* [To do]: Reproduce verbatim the items from the line containing "What span lies" through the end of the items, including both ends. Leave the pictures out of your reproduction.

* [Material shown]:
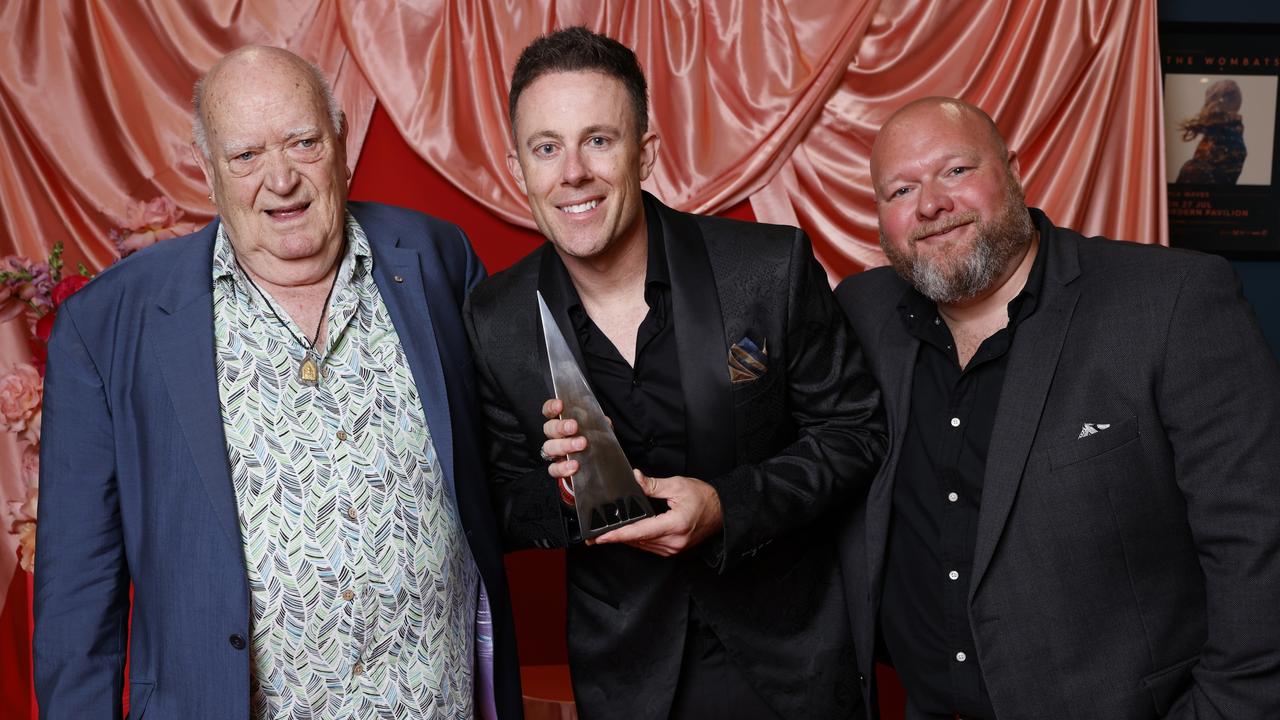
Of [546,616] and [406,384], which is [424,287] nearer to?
[406,384]

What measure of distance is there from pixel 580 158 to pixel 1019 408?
2.99 feet

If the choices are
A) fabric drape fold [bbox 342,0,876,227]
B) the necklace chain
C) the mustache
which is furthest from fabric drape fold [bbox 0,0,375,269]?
the mustache

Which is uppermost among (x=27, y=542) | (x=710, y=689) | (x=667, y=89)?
(x=667, y=89)

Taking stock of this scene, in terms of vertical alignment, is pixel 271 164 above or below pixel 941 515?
above

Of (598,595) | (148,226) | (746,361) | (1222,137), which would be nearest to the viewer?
(746,361)

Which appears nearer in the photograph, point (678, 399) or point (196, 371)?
point (196, 371)

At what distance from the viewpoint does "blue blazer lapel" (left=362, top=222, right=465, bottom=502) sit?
6.26ft

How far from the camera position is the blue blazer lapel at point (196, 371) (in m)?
1.72

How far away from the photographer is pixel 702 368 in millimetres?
1946

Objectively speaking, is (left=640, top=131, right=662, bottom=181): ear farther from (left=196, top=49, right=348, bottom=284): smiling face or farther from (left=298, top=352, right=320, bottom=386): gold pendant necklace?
(left=298, top=352, right=320, bottom=386): gold pendant necklace

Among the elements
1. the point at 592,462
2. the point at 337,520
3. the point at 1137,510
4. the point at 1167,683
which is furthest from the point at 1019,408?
the point at 337,520

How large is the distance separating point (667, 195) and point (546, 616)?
160 cm

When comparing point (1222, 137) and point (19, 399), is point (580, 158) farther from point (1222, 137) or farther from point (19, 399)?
point (1222, 137)

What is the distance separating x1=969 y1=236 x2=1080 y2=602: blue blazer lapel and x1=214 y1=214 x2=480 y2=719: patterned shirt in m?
0.97
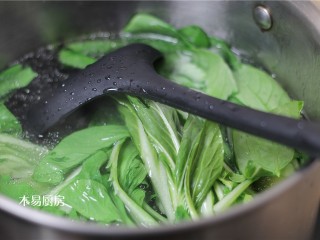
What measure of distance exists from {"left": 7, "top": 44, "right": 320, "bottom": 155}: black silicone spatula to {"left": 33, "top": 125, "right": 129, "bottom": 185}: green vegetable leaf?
0.08 m

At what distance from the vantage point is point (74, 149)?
104 cm

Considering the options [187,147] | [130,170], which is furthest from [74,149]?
[187,147]

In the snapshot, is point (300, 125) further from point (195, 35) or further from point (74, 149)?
point (195, 35)

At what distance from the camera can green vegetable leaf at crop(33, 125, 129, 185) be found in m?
1.01

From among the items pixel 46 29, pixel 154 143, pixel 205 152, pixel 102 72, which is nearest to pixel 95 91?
pixel 102 72

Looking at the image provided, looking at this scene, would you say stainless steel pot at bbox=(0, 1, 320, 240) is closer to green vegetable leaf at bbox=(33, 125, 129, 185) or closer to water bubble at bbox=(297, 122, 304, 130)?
water bubble at bbox=(297, 122, 304, 130)

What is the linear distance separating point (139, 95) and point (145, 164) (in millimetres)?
144

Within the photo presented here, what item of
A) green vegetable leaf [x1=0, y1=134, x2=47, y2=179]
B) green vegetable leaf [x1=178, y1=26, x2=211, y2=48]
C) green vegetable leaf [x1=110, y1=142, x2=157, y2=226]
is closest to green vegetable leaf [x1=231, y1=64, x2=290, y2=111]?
green vegetable leaf [x1=178, y1=26, x2=211, y2=48]

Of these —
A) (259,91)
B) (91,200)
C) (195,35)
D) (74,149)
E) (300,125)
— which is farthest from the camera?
(195,35)

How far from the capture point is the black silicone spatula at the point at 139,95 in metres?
0.85

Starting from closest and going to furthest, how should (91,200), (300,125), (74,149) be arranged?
(300,125), (91,200), (74,149)

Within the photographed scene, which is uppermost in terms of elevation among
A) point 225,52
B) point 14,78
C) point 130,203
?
point 225,52

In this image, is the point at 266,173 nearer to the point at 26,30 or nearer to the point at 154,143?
the point at 154,143

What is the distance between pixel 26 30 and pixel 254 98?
2.06ft
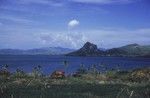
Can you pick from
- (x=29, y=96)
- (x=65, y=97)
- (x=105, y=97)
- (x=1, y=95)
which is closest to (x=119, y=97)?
(x=105, y=97)

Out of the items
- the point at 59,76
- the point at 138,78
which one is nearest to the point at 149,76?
the point at 138,78

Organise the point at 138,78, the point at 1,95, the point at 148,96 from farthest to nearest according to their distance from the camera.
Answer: the point at 138,78 → the point at 148,96 → the point at 1,95

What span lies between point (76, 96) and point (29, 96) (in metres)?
3.24

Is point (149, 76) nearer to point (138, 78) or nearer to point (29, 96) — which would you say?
point (138, 78)

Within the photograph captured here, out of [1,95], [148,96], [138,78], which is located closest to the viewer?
[1,95]

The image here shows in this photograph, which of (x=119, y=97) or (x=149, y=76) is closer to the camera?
(x=119, y=97)

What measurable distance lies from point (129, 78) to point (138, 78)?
207cm

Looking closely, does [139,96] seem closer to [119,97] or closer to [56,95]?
[119,97]

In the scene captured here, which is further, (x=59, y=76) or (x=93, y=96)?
(x=59, y=76)

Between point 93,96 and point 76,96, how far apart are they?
48.8 inches

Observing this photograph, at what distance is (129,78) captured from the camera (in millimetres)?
50219

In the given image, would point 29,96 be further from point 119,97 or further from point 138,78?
point 138,78

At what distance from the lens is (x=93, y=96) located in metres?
26.4

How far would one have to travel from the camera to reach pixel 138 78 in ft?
159
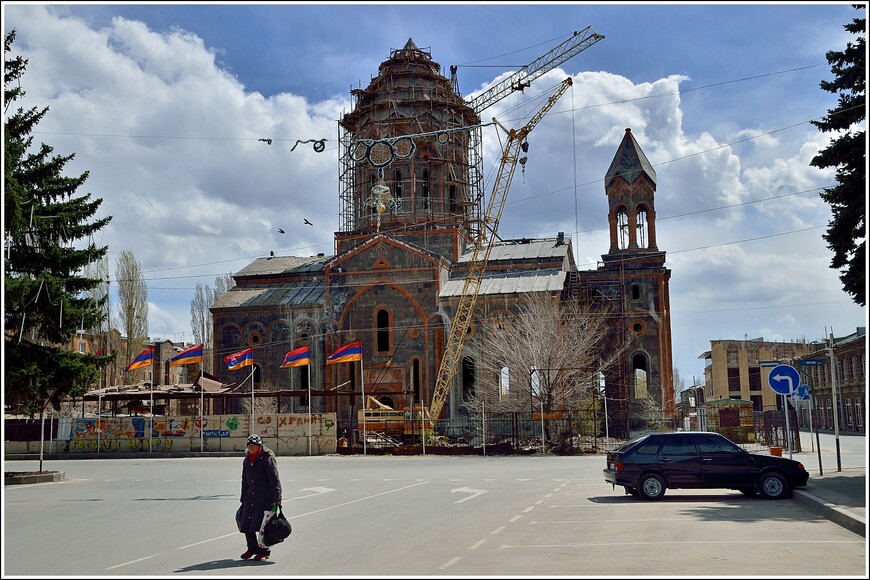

* [The completed task]:
What span lies between point (76, 96) and point (29, 96) (in metres)?
3.24

Is point (149, 76) nearer to point (138, 78) or nearer to point (29, 96) — which would you say?
point (138, 78)

Within the photograph captured here, out of [1,95], [148,96], [138,78], which is located closest to the viewer?
[1,95]

The image here shows in this photograph, which of (x=119, y=97) or (x=149, y=76) is closer to the camera?
(x=119, y=97)

What measurable distance lies from point (129, 78) to point (138, 78)?
207cm

Looking closely, does [139,96] seem closer to [119,97] or closer to [56,95]?
[119,97]

In the scene captured here, which is further, (x=59, y=76) or (x=93, y=96)?
(x=59, y=76)

Between point 93,96 and point 76,96, how far apart are they?
48.8 inches

Observing this photograph, at what distance is (129,78) captured from the camera (in millimetres)?
50219

In the given image, would point 29,96 be further from point 119,97 or further from point 138,78?
point 138,78

At what distance from the lens is (x=93, y=96) located in metres?
26.4

How far would one have to travel from the camera to reach pixel 138 78 in ft?
159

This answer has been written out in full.